VAD Emotion Control in Visual Art Captioning via Disentangled Multimodal Representation

Ryo Ueda, Hiromi Narimatsu, Yusuke Miyao and Shiro Kumano, in Proc. International Conference on Affective Computing and Intelligent Interaction (ACII 2024), pp. 134-141, 2024.

Art evokes distinct affective responses, leading to the generation of emotional verbal expressions in response to visual stimuli like visual art images.

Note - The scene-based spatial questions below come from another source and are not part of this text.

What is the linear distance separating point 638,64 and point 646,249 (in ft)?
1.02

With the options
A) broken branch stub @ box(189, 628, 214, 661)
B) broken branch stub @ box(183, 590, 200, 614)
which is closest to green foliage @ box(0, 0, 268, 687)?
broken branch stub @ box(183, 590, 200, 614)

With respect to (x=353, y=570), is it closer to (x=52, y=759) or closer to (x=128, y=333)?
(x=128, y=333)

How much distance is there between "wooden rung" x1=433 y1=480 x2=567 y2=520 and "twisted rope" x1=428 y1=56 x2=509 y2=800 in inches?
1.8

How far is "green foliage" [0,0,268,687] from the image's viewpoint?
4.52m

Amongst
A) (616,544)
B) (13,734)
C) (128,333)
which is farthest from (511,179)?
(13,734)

While previous research has addressed controlling linguistic impressions in terms of basic emotion categories, less attention has been given to their continuous, dimensional nature. This paper aims to continuously modulate emotions across valence, arousal, and dominance (VAD) dimensions by employing multimodal representation learning (MMRL) and crossmodal inference. We utilize a multimodal variational autoencoder for MMRL, encoding visual and textual stimuli into a continuous joint vector representation. We then auxiliarily tune this representation to explicitly include the VAD dimensions in a disentangled manner. This enables nuanced emotional control in image captioning, where visual inputs are converted into vectors and then into text. Trained on the ArtEmis dataset, which includes emotion-evoking captions for visual art, as well as additional datasets annotated with VAD scores for either text or visual art, our model demonstrates that manipulating VAD intensities in the vector representation results in continuous caption variations, reflecting the intended emotional changes.

This is a collaborative work with Miyao Lab. at the University of Tokyo.